Last sewer job I did was in 2004 and at 10-12 ft deep we were getting around $35 LF.


----------



## PipeGuy (Oct 8, 2004)

I pay little or no attention to unit prices except as they might be required for billing purposes at which point they're so unbalanced that I'd never consider using them for a quote. I work up every job 'lump sum' and back into the unit prices as might be required. I look to earn a minimum 'daily nut' and adjust it upwards according to the job's perceived risk.


----------



## jmic (Dec 10, 2005)

dayexco said:


> here, an 8" pvc sewer from 10-12' deep, with bedding material, compacting, air/mandrel testing in a brand new wide open development, is running approx $27 a l.f.....where are you guys in the other part of the world rate wise?
> 
> basement excavations..."throw and goes".....are going for $3.50 per cu. yd. with most contractors insisting on a 4' minimum.


 Day,
I have to ask otherwise I won't be able to sleep tonight. Explain what you mean by "Throw and Go", sounds like a backyard game.:laughing:


----------



## dayexco (Mar 4, 2006)

no haul away, no grading of lot, backfilling, etc....just throw the dirt out of the hole into a pile an go


----------



## jmic (Dec 10, 2005)

sort of sounds like an "Up and Chuck":laughing: :laughing:


----------



## denick (Feb 13, 2006)

Day,

Must be pretty flat and open land?

Nick


----------



## rino1494 (Jan 31, 2006)

PipeGuy said:


> I pay little or no attention to unit prices except as they might be required for billing purposes at which point they're so unbalanced that I'd never consider using them for a quote. I work up every job 'lump sum' and back into the unit prices as might be required. I look to earn a minimum 'daily nut' and adjust it upwards according to the job's perceived risk.

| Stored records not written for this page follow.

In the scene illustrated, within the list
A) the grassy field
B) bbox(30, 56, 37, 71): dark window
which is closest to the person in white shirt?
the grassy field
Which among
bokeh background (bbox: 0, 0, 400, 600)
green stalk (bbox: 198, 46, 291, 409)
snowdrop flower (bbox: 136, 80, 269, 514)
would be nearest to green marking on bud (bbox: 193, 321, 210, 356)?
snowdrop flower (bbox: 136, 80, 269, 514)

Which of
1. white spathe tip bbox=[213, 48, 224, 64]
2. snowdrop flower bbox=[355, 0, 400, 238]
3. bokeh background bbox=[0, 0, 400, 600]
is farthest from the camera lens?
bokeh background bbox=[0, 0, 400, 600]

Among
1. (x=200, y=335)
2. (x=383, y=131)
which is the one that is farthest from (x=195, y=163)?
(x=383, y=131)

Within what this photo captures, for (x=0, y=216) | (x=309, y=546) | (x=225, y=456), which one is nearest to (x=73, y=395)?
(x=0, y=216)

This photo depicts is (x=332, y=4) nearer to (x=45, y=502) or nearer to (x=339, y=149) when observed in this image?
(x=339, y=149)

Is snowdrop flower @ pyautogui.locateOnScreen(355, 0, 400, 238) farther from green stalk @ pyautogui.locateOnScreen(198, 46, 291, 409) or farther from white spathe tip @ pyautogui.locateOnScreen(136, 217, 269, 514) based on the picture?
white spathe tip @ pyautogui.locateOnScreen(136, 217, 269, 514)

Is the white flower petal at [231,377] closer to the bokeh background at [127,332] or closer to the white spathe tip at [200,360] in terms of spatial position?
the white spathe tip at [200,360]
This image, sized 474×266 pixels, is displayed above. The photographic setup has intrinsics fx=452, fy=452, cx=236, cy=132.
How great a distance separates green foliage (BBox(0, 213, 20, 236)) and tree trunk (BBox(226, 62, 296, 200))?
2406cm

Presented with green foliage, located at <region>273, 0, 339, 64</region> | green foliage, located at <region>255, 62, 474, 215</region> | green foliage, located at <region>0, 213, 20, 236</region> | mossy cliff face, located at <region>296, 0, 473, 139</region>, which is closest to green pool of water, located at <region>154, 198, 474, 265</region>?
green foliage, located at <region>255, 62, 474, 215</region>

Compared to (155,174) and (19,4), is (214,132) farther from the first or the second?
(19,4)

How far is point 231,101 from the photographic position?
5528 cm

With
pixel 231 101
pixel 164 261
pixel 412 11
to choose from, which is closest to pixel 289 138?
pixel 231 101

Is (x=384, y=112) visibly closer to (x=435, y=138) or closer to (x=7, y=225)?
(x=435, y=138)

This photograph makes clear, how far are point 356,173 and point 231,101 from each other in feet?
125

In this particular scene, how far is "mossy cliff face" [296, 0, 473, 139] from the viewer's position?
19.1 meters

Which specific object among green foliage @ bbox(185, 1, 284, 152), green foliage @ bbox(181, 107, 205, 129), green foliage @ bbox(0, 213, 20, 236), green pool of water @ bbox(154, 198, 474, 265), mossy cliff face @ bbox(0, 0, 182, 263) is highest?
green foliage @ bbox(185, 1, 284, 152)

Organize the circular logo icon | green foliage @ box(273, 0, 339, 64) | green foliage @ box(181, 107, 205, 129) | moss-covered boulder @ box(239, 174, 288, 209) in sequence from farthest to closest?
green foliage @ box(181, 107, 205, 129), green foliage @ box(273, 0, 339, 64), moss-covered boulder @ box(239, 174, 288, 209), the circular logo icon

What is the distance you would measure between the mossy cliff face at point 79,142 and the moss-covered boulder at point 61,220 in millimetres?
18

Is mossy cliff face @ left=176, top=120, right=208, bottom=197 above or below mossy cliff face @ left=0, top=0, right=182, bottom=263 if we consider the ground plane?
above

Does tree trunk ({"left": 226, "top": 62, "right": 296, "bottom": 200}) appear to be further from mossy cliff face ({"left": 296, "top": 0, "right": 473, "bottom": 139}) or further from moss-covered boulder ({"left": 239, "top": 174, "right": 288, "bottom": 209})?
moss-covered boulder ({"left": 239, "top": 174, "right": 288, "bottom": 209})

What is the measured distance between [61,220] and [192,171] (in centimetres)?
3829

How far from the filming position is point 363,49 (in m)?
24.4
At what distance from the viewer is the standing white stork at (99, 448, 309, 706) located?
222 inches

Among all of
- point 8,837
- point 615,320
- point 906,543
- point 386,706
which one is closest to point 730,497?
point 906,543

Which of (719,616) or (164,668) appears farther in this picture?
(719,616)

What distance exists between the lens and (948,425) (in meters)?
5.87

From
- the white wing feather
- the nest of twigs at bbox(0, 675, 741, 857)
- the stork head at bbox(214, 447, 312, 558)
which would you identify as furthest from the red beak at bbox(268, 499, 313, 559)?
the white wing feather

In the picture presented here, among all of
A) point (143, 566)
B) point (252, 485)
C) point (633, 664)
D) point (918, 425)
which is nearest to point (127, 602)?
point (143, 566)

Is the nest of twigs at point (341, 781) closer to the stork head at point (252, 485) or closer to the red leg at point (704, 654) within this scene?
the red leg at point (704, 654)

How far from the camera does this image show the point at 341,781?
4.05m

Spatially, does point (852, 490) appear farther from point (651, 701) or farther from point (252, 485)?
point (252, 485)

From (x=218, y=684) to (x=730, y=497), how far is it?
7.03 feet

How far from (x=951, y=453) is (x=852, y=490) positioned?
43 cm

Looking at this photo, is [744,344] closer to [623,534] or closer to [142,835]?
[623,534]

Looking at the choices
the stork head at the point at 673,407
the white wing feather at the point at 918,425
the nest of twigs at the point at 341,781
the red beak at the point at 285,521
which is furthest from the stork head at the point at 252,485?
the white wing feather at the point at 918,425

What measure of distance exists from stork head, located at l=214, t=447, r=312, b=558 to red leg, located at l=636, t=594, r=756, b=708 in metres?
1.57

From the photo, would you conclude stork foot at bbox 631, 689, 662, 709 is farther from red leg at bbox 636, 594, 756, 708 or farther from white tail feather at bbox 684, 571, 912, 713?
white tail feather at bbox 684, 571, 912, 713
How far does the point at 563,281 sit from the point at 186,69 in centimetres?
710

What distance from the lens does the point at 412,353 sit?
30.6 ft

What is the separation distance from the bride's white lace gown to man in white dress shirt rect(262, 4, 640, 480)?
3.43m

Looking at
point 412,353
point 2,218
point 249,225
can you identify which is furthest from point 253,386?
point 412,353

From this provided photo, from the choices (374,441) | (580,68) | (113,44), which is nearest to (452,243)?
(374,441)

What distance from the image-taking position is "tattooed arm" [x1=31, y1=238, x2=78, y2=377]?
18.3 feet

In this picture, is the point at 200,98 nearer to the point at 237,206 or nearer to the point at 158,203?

I figure up the bids in unit cost and then submit the bid in a lump sump form. Nobody needs to see how much I am making per ft or yard.


----------



## dayexco (Mar 4, 2006)

denick, for the most part, very flat, very open...we have a lot of bobcat contractors here, can't compete dollar wise with them on finish grading, and most of them have 4-5 yd. end dump. we make our best money in coming in, stabbing the water/sewer service in, digging the basment, and leaving.


----------